Extracted data:
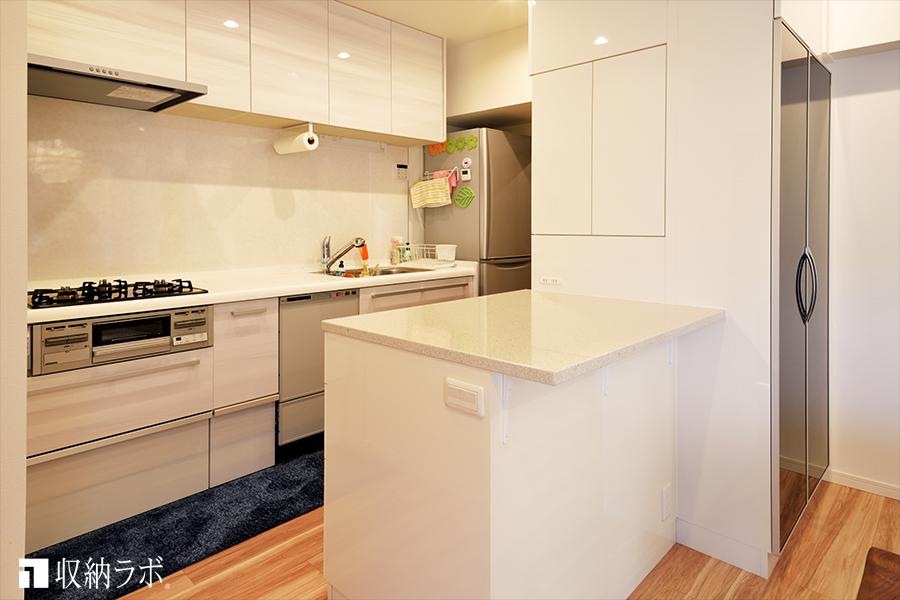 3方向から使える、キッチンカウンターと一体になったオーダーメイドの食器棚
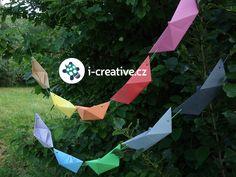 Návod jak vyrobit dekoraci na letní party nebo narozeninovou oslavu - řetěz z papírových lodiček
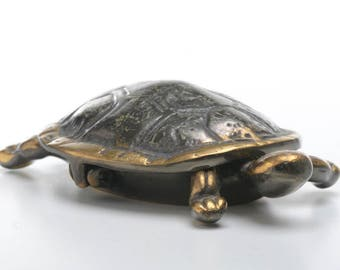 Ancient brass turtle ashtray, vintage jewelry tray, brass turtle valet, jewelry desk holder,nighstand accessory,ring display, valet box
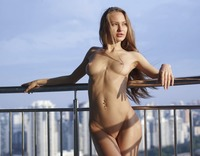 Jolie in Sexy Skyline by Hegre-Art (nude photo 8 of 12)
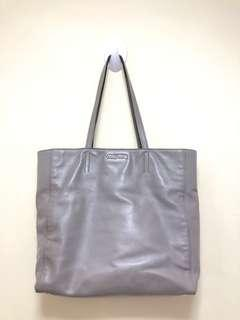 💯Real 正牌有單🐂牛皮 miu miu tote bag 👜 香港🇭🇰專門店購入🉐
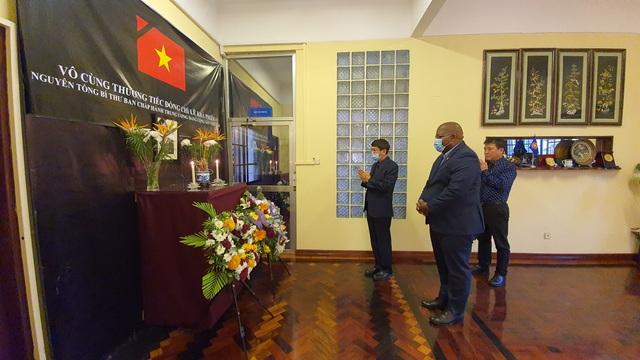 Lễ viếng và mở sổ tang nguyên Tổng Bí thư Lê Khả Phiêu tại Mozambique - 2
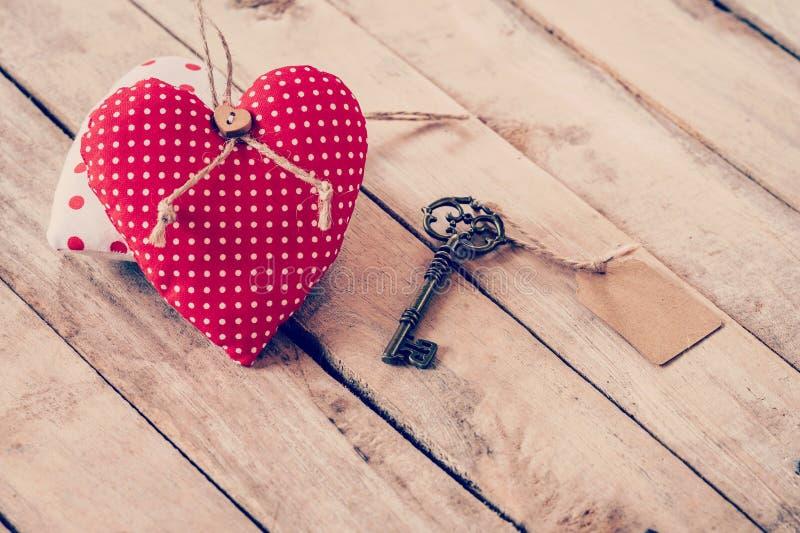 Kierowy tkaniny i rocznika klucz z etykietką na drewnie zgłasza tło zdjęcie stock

--

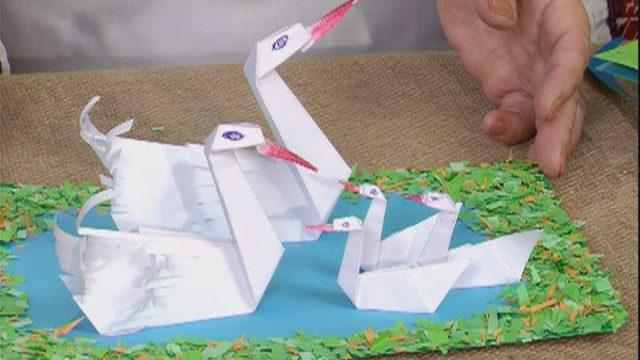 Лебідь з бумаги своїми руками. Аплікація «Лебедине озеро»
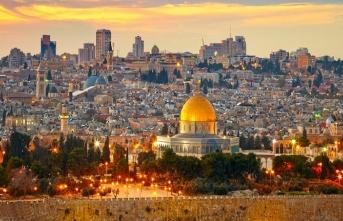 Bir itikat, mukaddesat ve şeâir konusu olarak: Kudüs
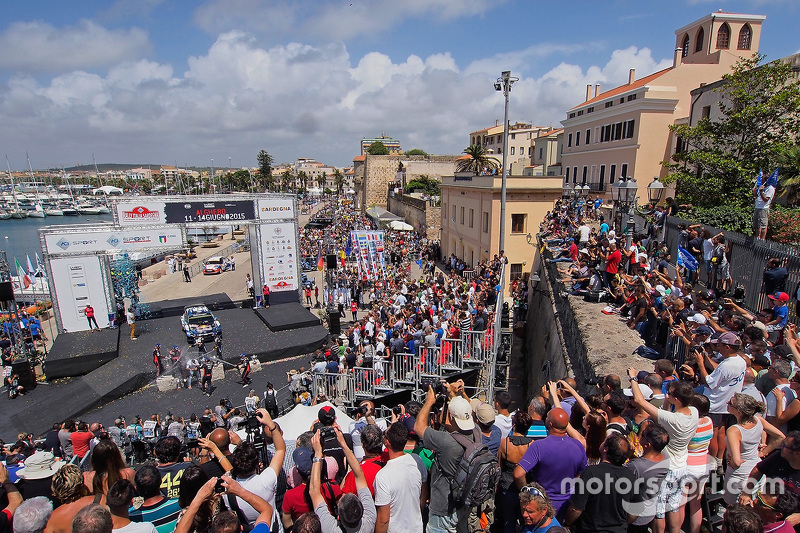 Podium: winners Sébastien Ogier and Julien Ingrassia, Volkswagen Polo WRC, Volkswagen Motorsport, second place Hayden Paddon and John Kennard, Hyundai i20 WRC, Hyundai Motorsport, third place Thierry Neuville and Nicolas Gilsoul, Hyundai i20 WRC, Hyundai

Exercise objective:
From the data above, return only the lines starting at the line that holds "Návod jak vyrobit" and ending at the line that holds "Kierowy tkaniny i", word for word and without pictures.

Response to the task:
 Návod jak vyrobit dekoraci na letní party nebo narozeninovou oslavu - řetěz z papírových lodiček
 Ancient brass turtle ashtray, vintage jewelry tray, brass turtle valet, jewelry desk holder,nighstand accessory,ring display, valet box
 Jolie in Sexy Skyline by Hegre-Art (nude photo 8 of 12)
 💯Real 正牌有單🐂牛皮 miu miu tote bag 👜 香港🇭🇰專門店購入🉐
 Lễ viếng và mở sổ tang nguyên Tổng Bí thư Lê Khả Phiêu tại Mozambique - 2
 Kierowy tkaniny i rocznika klucz z etykietką na drewnie zgłasza tło zdjęcie stock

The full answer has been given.